There's an old saying: “Sticks and stones can break your bones.” “But words will never hurt me.”
Tell that to Eugenia Lo, assistant professor in the Department of Computer Science, and she'll show you tons of data that proves otherwise.
Her Social + AI & Language Lab showed that:
Police language accurately predicts violent behavior with black drivers. Broadcast media bias and social media echo chambers are putting American democracy at risk.
Now Professor Low's research team at the School of Engineering turned their attention to another question. How social media rhetoric has affected COVID-19 infection and death rates across the United States, and what policymakers and public health officials can learn from it.
Many studies only describe what happens online. In many cases, a direct relationship with offline behavior is not shown. But there are concrete ways to connect online behavior with offline decisions. ”
Eugenia Law, Assistant Professor, Department of Computer Science, Virginia Tech
cause and effect
During the COVID-19 pandemic, social media has become a gathering place for people who oppose public health guidance such as mask-wearing, social distancing and vaccines. The spread of misinformation has fueled widespread disregard for preventive measures, causing soaring infection rates, strained hospitals, health worker shortages, preventable deaths, and economic losses.
According to a 2022 study published in the Yale Journal of Biology and Medicine, there were 692,000 preventable hospitalizations among unvaccinated patients in the November-December 2021 month. More than 10 cases were reported. These hospitalizations alone cost a staggering $13.8 billion.
In this study, Rowe's team, including Drs. Student Xiaohan Ding developed the technology to train the chatbot GPT-4 to analyze posts in a discussion group on a banned subreddit that opposes COVID-19 prevention measures. Low said the research team focused on Reddit because the data was available. Many other social media platforms prohibit outside researchers from using their data.

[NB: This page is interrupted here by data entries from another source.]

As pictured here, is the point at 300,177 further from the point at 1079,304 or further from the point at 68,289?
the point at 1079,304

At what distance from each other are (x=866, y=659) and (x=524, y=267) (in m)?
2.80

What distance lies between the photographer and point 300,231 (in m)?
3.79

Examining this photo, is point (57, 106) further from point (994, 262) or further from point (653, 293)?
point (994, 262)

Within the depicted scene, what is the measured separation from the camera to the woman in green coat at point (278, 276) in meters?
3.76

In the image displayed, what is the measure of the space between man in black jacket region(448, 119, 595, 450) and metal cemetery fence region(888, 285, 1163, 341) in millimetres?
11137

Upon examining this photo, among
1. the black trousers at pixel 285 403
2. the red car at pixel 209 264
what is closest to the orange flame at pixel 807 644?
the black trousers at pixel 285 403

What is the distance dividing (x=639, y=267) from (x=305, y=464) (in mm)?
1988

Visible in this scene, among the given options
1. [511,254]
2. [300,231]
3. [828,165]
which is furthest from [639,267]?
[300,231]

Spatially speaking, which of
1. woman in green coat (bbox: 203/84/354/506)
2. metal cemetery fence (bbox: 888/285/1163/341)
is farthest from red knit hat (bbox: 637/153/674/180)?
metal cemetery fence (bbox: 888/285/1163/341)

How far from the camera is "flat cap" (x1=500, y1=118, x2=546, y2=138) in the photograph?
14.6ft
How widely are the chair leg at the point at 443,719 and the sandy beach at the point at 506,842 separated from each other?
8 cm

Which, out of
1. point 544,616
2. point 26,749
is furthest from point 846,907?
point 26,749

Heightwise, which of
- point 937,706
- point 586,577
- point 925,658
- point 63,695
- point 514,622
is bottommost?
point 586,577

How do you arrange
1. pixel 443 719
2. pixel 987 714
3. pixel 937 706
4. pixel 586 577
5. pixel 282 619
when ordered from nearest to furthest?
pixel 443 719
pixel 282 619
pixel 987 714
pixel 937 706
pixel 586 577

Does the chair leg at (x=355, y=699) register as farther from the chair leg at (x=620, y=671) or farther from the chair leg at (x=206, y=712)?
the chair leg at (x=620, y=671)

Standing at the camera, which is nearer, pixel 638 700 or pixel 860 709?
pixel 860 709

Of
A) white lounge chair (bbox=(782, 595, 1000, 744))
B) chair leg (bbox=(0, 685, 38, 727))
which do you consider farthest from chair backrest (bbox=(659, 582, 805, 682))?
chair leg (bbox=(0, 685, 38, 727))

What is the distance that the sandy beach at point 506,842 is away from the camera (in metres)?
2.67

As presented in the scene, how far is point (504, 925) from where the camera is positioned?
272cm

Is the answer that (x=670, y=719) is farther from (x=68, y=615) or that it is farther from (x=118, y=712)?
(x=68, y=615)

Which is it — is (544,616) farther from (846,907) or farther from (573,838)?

Lowe's research is based on a social science framework called fuzzy-trace theory, pioneered by Valerie Reyna, a professor of psychology at Cornell University and a co-investigator on the project at Virginia Tech. Reyna showed that individuals learn and recall information better when it is expressed in causal relationships, rather than simply as memorized information. This is true even if the information is inaccurate or the implied relationship is weak. Reyna calls this construction of cause-and-effect relationships the “gist.”
The researchers worked to answer four basic questions about the nuts and bolts of social media.
How can we efficiently predict the main points of an entire social media debate on a national scale? What are the main points that characterize how and why people oppose COVID-19 public health practices? And how do these takeaways evolve over time through key events? Patterns of takeaways across users in banned subreddits opposing COVID-19 health practices? do gist patterns significantly predict trends in national health outcomes?
missing link
Rho's team used prompting techniques in large-scale language models (LLMs). A type of artificial intelligence (AI) program – also provides advanced statistics to search and track these points across banned subreddit groups. The model then compared COVID-19 milestones, including infection rates, hospitalizations, deaths, and related public policy announcements.
As a result, in fact, social media posts linking causes such as “I got the coronavirus vaccine'' and effects such as “I've felt like death since then'' quickly changed people's beliefs. It has been shown that it has appeared and had an impact. Offline health decisions. In fact, the total number of daily coronavirus infections and new cases in the United States can be largely predicted by the amount of gist in banned subreddit groups.
This is the first AI study to empirically link social media language patterns with real-world public health trends, identifying important online discussion patterns and linking these large-scale social media to inform more effective public health communication strategies. It highlights the potential of language models at scale.
“This research solves the daunting question of how to connect the cognitive components of meaning that people actually use to the world of information flows and health outcomes on social media. '' Reyna said. “This prompt-based LLM framework of identifying key points at scale has many potential applications that can promote better health and well-being.”
Big data, big impact
Low said he hopes this study will encourage other researchers to use these techniques to address important questions. To that end, the code used in this project will be made freely available when the paper is published in the Proceedings of the Association for Computing Machinery Conference on Human Factors in Computing Systems. The paper also compares the costs of different methods for researchers to analyze big data sets and draw meaningful conclusions at lower cost. The research team plans to present their findings in Honolulu, Hawaii, from May 11th to 16th.
Beyond academia, Low hopes the initiative will encourage social media platforms and other stakeholders to find alternatives to removing or banning groups that discuss controversial topics. Stated.
“Simply banning people outright in online communities, especially spaces where they already exchange and learn health information, will only lead people deeper into conspiracy theories and force them onto platforms that don't moderate their content at all. There's a danger,” Lo said. “This research explores how social media companies can work with public health officials and organizations to better understand what's going on in the minds of the public during a public health crisis.” I hope I can let you know what I'm working on.”
sauce:
Reference magazines:
Ding, X. et al. (2024). Leveraging prompt-based large-scale language models: Predicting pandemic health decisions and outcomes through social media language. CHI '24: Proceedings of his CHI Conference on Human Factors in Computing Systems. doi.org/10.1145/3613904.3642117.